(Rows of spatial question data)
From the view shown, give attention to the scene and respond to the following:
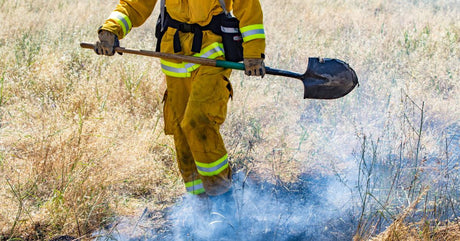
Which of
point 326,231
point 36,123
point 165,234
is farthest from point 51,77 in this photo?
point 326,231

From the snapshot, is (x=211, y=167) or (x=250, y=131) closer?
(x=211, y=167)

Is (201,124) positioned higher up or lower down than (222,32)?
lower down

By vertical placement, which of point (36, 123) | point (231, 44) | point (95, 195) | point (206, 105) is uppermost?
point (231, 44)

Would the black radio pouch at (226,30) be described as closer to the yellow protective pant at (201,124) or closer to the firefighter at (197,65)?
the firefighter at (197,65)

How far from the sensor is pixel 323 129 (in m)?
4.67

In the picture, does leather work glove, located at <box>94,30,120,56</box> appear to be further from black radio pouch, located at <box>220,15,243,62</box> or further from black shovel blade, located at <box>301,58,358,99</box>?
black shovel blade, located at <box>301,58,358,99</box>

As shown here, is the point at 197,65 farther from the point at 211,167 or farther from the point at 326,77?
the point at 326,77

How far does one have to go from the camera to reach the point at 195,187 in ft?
11.6

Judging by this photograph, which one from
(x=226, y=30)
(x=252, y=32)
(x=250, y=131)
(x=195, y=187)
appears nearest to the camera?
(x=252, y=32)

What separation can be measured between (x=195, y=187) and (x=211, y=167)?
0.36m

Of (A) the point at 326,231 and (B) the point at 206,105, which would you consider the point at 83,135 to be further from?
(A) the point at 326,231

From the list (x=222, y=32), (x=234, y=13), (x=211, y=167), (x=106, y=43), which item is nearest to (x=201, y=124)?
(x=211, y=167)

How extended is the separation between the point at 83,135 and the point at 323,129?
235 centimetres

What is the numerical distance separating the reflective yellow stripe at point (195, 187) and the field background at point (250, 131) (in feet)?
0.74
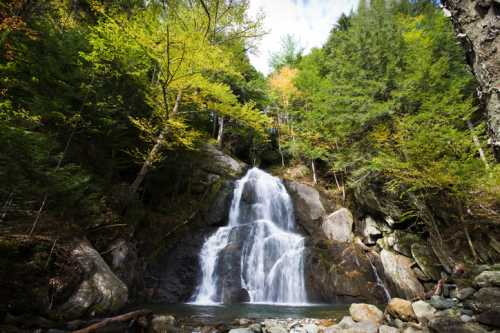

**Given exercise**
Please write out all the records above again, substituting "dark radio pouch" for every occurrence of "black radio pouch" and leaving everything else unchanged. Omit the pictures.

**Solution to this task**
From the view shown, give attention to the scene and respond to the following:
Which of
point 326,231
point 36,123
point 165,234
is farthest from point 51,77 in this photo?
point 326,231

From the snapshot, is (x=211, y=167) or (x=250, y=131) closer?
(x=211, y=167)

Is (201,124) positioned higher up or lower down than (222,32)?
lower down

By vertical placement, which of point (36, 123) | point (231, 44) | point (95, 195) | point (206, 105) is uppermost?
point (231, 44)

Would the dark radio pouch at (226,30) be described as closer to the yellow protective pant at (201,124) or closer to the firefighter at (197,65)?
the firefighter at (197,65)

How far from the sensor is pixel 323 129 (in m)?
4.67

In the picture, does leather work glove, located at <box>94,30,120,56</box> appear to be further from dark radio pouch, located at <box>220,15,243,62</box> or further from black shovel blade, located at <box>301,58,358,99</box>?
black shovel blade, located at <box>301,58,358,99</box>

As shown here, is the point at 197,65 farther from the point at 211,167 or farther from the point at 326,77?
the point at 326,77

How far does one have to go from the camera to reach the point at 195,187 in ft?
11.6

Judging by this photograph, which one from
(x=226, y=30)
(x=252, y=32)
(x=250, y=131)
(x=195, y=187)
appears nearest to the camera?
(x=252, y=32)

What separation can be measured between (x=195, y=187) and (x=211, y=167)?
0.36m

Of (A) the point at 326,231 and (B) the point at 206,105, which would you consider the point at 83,135 to be further from?
(A) the point at 326,231

From the list (x=222, y=32), (x=234, y=13), (x=211, y=167), (x=106, y=43), which item is nearest to (x=201, y=124)?
(x=211, y=167)

How extended is the separation between the point at 83,135 and the point at 323,129?
235 centimetres

What is the numerical distance separating the reflective yellow stripe at point (195, 187) and the field background at point (250, 131) (in feet)?
0.74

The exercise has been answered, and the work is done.